EXERCISE DIRECTIONS: Would you quote every entry exactly, dropping only the pictures?

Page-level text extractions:
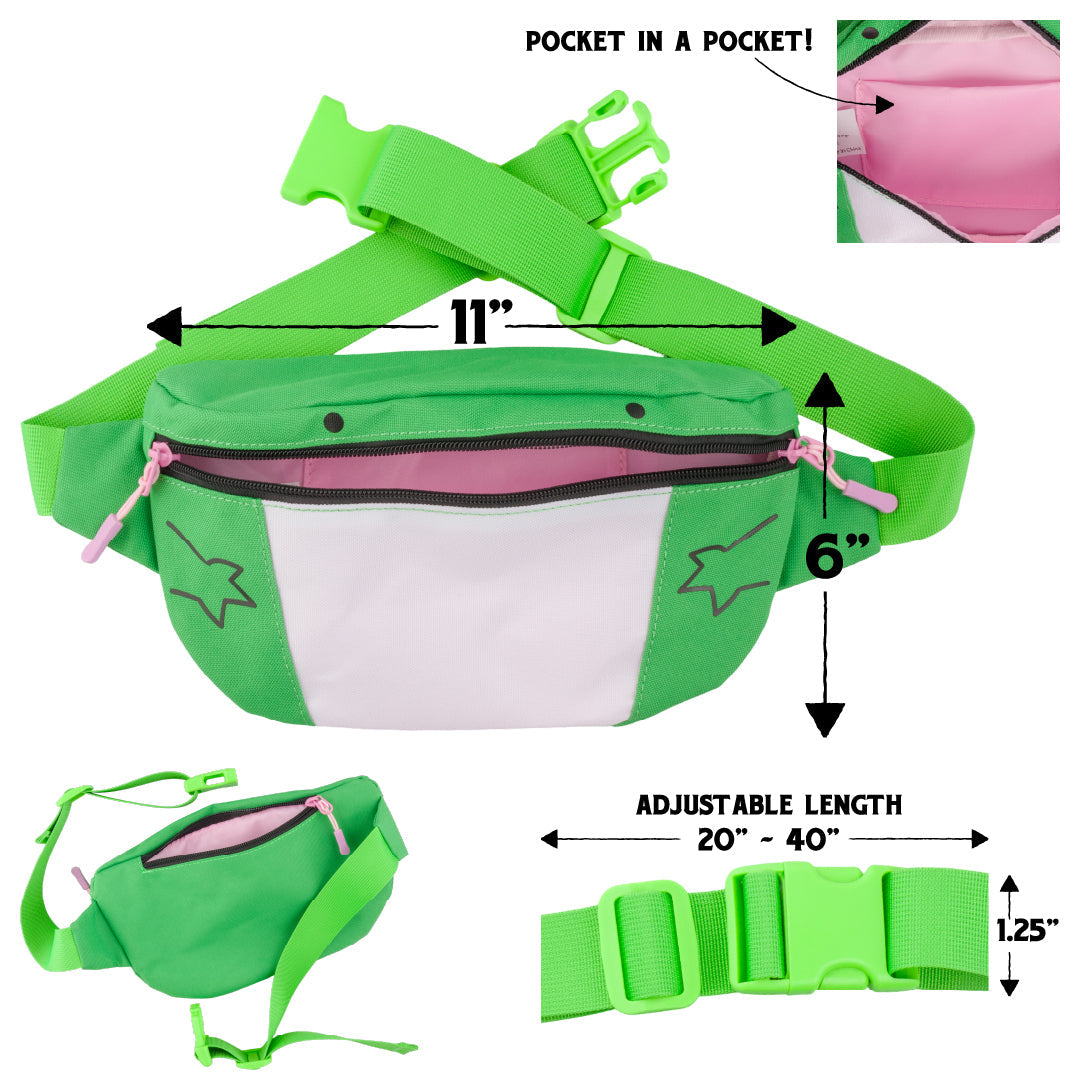 POCKET IN A POCKET!

11"

6"

ADJUSTABLE LENGTH
20" ~ 40"

1.25"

ANSWER TO THIS EXERCISE:
 POCKET IN A POCKET!

11"

6"

ADJUSTABLE LENGTH
20" ~ 40"

1.25"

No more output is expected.